**REQUIRED ACTION:** Please reproduce everything in the text on the FBC Christmas gifts from "A Mixteca family" down to "five other families.", word for word.

**EXCERPTED TEXT:**
* * *

A Mixteca family enjoying their gifts.

Thirty members of the FBC staff spent a morning in December stuffing Christmas stockings, wrapping gifts, writing cards, and assembling gift baskets for some 300 homeless, disadvantaged and disenfranchised members of the Richmond community.

The gifts went to a number of places:

  • Twenty-two Mixteca immigrant families, with 78 children in south Richmond
  • Seven families, with 10 children at Fresh Start for Single Women
  • 105 community missions clients who participated in the homeless breakfast December 20
  • 80 Grace Fellowship participants
  • Nine children at the Rosy Grier Youth Pavilion
  • and five other families.

The effort was coordinated by the Ministry of Christian Compassion. Gifts and items for the baskets were donated by church members and Weekday Preschool parents and children. Other items were purchased with money given to Community Missions.

Mary Willis, daughter of FBC member LaVora Sprinkle, is the church’s “connection” with the Mixteca community. She has been working for several years with a few dozen families in the Mixteca community who live in a trailer park in south Richmond. She teaches English and helps the families with the basic necessities of living.

The Mixteca are indigenous to the southern, Pacific coastal region of Mexico. Mary grew up speaking Spanish, the daughter of Southern Baptist missionaries. But even she often has a challenge communicating with some of the families. They have their own language. Many of them speak a tribal dialect within the Mixteca language.

In addition to the Christmas gifts, FBC has helped Mary with providing English classes, making repairs to some of the homes, and providing other assistance to the Mixteca families.

(l to r) Lindsey McClintock, Ralph Starling, Jim Somerville, Mary Willis, and Steve Blanchard delivered gifts to the Mixteca families a few days before Christmas.

* * *

**PROVIDED INFORMATION:**
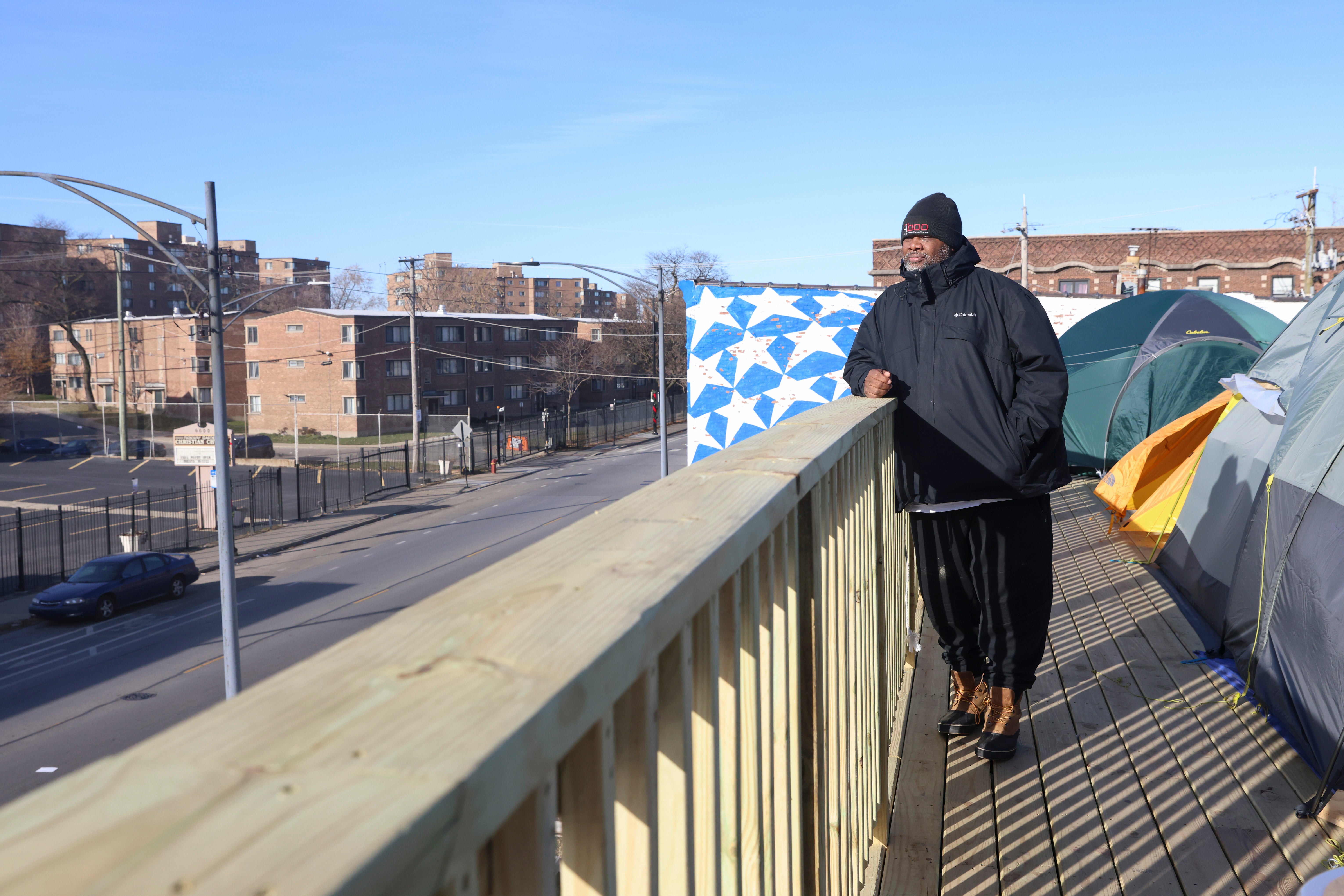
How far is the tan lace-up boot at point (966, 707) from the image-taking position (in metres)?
3.98

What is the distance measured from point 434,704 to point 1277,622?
5.30 m

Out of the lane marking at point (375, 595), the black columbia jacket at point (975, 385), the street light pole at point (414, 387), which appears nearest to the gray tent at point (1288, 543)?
the black columbia jacket at point (975, 385)

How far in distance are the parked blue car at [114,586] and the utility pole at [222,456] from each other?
11.8 meters

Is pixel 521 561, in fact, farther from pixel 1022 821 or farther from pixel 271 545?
pixel 271 545

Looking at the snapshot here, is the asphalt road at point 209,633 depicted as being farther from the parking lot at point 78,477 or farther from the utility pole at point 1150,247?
the utility pole at point 1150,247

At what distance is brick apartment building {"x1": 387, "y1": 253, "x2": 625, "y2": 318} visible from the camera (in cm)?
12244

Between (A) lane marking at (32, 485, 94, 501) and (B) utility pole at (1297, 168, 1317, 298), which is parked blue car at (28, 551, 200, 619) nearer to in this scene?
(A) lane marking at (32, 485, 94, 501)

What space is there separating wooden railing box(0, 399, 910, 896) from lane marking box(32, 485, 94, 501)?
44.8 m

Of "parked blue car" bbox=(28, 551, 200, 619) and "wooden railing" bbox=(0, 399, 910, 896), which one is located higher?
"wooden railing" bbox=(0, 399, 910, 896)

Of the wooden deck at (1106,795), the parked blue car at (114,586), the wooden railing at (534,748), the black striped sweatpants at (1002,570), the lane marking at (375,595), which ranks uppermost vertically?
the wooden railing at (534,748)

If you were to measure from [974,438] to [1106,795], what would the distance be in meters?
1.38

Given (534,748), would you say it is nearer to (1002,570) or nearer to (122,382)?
(1002,570)

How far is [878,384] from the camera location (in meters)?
3.43

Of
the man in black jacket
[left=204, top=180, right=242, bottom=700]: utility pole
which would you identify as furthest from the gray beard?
[left=204, top=180, right=242, bottom=700]: utility pole
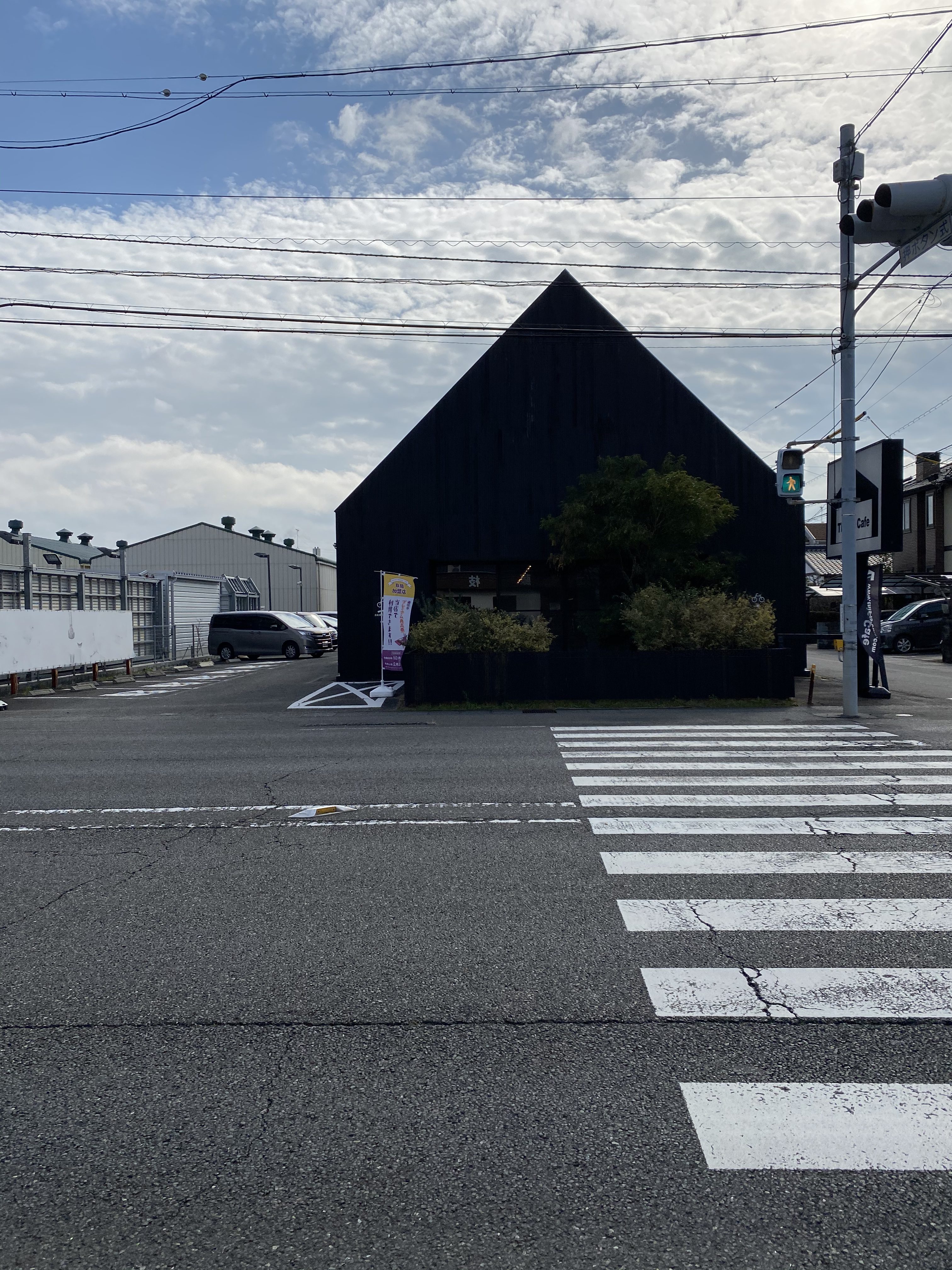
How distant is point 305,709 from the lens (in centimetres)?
1752

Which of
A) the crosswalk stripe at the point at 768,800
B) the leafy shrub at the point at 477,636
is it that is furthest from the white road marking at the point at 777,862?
the leafy shrub at the point at 477,636

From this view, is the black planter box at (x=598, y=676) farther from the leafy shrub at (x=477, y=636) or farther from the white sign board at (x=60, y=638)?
the white sign board at (x=60, y=638)

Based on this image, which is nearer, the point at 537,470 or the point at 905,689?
the point at 905,689

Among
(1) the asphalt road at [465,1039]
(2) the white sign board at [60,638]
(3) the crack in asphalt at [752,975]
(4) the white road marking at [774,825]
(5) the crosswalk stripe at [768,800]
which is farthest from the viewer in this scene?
(2) the white sign board at [60,638]

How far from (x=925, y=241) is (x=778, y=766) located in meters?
5.69

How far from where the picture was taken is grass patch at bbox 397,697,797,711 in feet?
54.1

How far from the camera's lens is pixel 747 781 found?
9352 mm

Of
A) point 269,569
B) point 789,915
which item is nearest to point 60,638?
point 789,915

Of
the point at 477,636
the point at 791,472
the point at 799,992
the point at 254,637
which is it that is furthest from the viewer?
the point at 254,637

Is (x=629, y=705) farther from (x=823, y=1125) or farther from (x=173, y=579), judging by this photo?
(x=173, y=579)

* * *

**RESPONSE TO THE EXERCISE:**
A Mixteca family enjoying their gifts.

Thirty members of the FBC staff spent a morning in December stuffing Christmas stockings, wrapping gifts, writing cards, and assembling gift baskets for some 300 homeless, disadvantaged and disenfranchised members of the Richmond community.

The gifts went to a number of places:

  • Twenty-two Mixteca immigrant families, with 78 children in south Richmond
  • Seven families, with 10 children at Fresh Start for Single Women
  • 105 community missions clients who participated in the homeless breakfast December 20
  • 80 Grace Fellowship participants
  • Nine children at the Rosy Grier Youth Pavilion
  • and five other families.